Numa pesquisa pela Internet, não é fácil encontrar notícias sobre os saharaui sem ser em sites africanos. No site da Comissão Europeia, por exemplo, também não.
O caso de Tekbar Haddi
O drama dos direitos humanos é evidente não só pela falta de condições de vida, como pelos sequestros e torturas que os refugiados enfrentam desde 1975.
O caso de Tekbar Haddi, por exemplo, mereceu uma reportagem no nosso jornal digital da TVI24, em julho deste ano. A mulher perdeu o seu filho, em fevereiro, às mãos dos colonos marroquinos e lutava pelo direito de lhe devolverem o corpo para dar um funeral digno a Mohamed Lamin Haidala, assim se chamava o jovem de 21 anos.
A forma que esta mãe encontrou de de alertar a comunidade internacional foi iniciar uma greve de fome que se tornou uma greve de fome de 24 horas em cadeia, mundo fora.

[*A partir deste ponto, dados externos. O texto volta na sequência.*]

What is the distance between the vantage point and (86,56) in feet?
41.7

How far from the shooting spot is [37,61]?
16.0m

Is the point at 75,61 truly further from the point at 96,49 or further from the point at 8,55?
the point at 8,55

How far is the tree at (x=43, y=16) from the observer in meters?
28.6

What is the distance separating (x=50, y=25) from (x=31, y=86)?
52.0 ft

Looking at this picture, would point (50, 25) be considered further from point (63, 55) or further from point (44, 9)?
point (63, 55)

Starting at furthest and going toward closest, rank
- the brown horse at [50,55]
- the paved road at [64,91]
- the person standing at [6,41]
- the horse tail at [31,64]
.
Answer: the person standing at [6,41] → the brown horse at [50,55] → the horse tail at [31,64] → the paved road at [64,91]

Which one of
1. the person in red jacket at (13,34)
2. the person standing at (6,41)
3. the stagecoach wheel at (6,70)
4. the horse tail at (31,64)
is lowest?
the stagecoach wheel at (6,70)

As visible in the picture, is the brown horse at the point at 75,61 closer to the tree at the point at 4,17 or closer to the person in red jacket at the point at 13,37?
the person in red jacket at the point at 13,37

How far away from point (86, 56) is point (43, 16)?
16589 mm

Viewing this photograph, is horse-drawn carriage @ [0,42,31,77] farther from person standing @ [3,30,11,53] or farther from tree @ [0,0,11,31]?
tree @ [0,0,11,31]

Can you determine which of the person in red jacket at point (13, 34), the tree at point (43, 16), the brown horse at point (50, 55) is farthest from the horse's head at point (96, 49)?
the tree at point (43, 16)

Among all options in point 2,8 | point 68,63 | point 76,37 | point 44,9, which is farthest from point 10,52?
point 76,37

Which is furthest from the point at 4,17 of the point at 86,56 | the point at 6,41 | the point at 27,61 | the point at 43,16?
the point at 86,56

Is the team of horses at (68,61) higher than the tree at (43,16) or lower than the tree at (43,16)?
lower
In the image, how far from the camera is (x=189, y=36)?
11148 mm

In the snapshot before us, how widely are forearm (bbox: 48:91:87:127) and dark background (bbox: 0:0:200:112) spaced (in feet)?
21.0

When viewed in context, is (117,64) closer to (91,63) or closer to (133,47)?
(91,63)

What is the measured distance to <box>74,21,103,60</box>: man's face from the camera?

Quase quatro meses depois, continua a reivindicar o mesmo. Mais uma vez Isabel Lourenço acompanhou o caso e trouxe-o até para as portas do Parlamento português.
“Até agora a situação não foi clarificada pelo reino de Marrocos, aliás como muitas outras. Continua a greve de fome em cadeia, já deu volta ao mundo, vamos na 120 e tal. Pessoas que estão a fazer a greve de fome por ela”.
Sonhos, sempre
Os refugiados de saharauis também têm, apesar de tudo e de tantos anos de privações, o sonho de uma vida melhor. Uma reportagem da TVI testemunhou isso mesmo em 2010.
Também eles podem aventurar-se no sonho europeu, como quem parte da Síria, do Iraque ou da Eritreia.
“Daqui a dois ou três anos também podem querer ir para a Europa e depois vai ser ‘ai, ai, ai’, antecipa Isabel.
Quando o apoio internacional poderia ter resolvido o drama com tempo e mantido essas pessoas com condições dignas, no seu país ignorado.